En algún momento de la vida todos nos preguntamos: ¿qué es el ser humano? Encontramos respuestas en la mitología, la filosofía, la sociología, la literatura, la medicina, la psicología, la religión, etc. De las diversa respuestas a esta pregunta derivan diferentes antropologías, es decir, diferentes concepciones de lo que es el ser humano. Nuestra antropología se fundamenta en la revelación cristiana, que nos manifiesta un designio del amor de Dios, y nos enseña que el ser humano ha sido creado «a imagen de Dios», con capacidad para conocer y amar a su Creador. Nos enseña también que Dios ha constituido al hombre señor de toda la creación y que debe ordenarla para gloria de Dios y para su propio perfeccionamiento (cf. Gn 1,28).
Los elementos fundamentales de la antropología cristiana son, pues: la dignidad de la persona humana, creada a imagen de Dios, capaz de conocer y amar a su Creador; su relación con las criaturas terrenas, su actuar en el mundo, vinculado al respeto a la naturaleza y a sus leyes, perfeccionándolo según el proyecto del Creador; y por último, su condición social, el hecho de que está llamado a existir en la comunión interpersonal. Ahora bien, el ser humano sólo puede subsistir si salvaguarda la relación con Dios, que lo ha creado y lo mantiene en la existencia, si es fiel a sus mandatos (cf. Gn 2,16). Esta relación con Dios no sólo es esencial, sino que también es la dimensión que engloba todas las demás relaciones. Esta concepción de la persona humana, de la sociedad y de la historia se fundamenta en Dios y en su designio de salvación.

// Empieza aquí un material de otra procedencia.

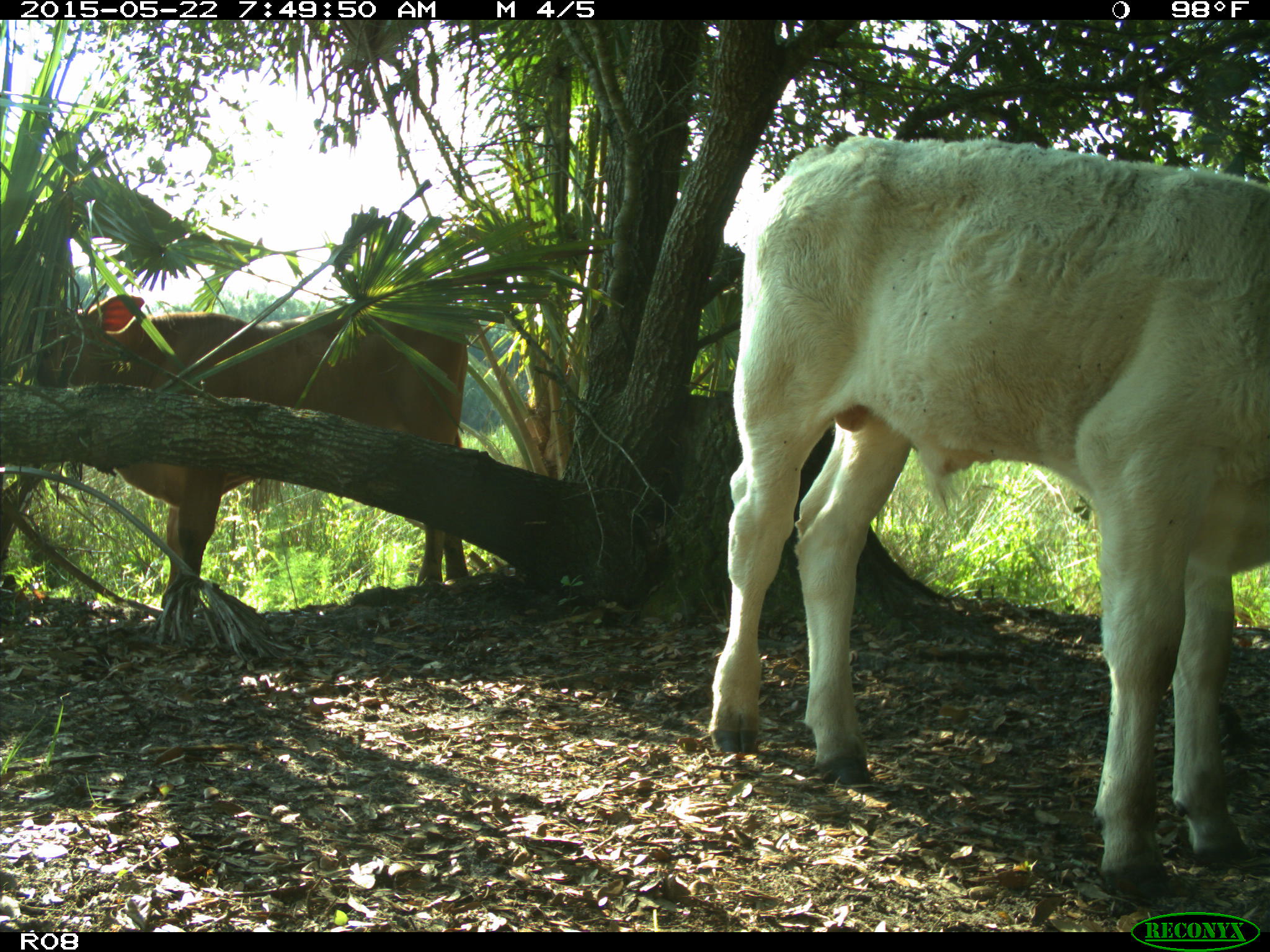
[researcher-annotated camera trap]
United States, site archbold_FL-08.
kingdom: Animalia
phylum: Chordata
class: Mammalia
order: Artiodactyla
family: Bovidae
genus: Bos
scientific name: Bos taurus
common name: domestic cow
Bos taurus (domestic cow).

La doctrina social de la Iglesia presenta al hombre integrado en la compleja trama de relaciones humanas, económicas y sociales de la sociedad moderna. Toda la vida social tiene como protagonista a la persona humana, que ha de cumplir el mandato del libro del Génesis: «Creced y multiplicaos, y dominad la tierra» (Gn 1,28). La persona humana es, pues, el sujeto protagonista del trabajo y del estudio, de la investigación y del arte, de la educación y del cultivo de la tierra. El subrayado no hay que ponerlo en las actividades concretas sino en las personas mismas, que son los sujetos de tales actividades. El ser humano es el sujeto en el momento de la actividad y en el descanso, cuando reza y cuando trabaja, cuando duerme y cuando se alimenta, cuando reflexiona y cuando se divierte.
Uno de los peligros de nuestro tiempo consiste en reducirlo todo al producir, a la utilidad. Por eso es preciso poner la atención en la persona concreta, y partir de su integridad, de sus necesidades, de sus potencialidades. El centro de la actividad económica ha de ser ocupado por la persona y la búsqueda del bien común, y no puede ser monopolizado por el puro rendimiento y menos aún por el beneficio. Es urgente que el fundamento ético retorne a la política económica. El papa Francisco lo expresó con claridad en su visita a la casa de acogida Dono di María en Roma: «Un capitalismo salvaje ha enseñado la lógica del beneficio a cualquier precio; de dar para obtener; de la explotación sin contemplar a las personas».
La sociedad sólo puede funcionar debidamente si coloca a la persona en su centro, si promueve su dignidad, y si tiene en cuenta a Dios, ya que el anclaje último en Dios es lo que sostiene la vida personal y social. Promover la dignidad de la persona significa reconocer que posee derechos inalienables, de los cuales no puede ser privada por nada ni por nadie. La economía no puede desvincularse de las exigencias éticas. No es misión de la Iglesia ofrecer soluciones técnicas y no debe inmiscuirse en la política de las Administraciones. Ahora bien, tiene un mensaje que ofrecer para que la sociedad se construya a la medida del ser humano, de su dignidad, de su libertad y que favorezca su desarrollo integral.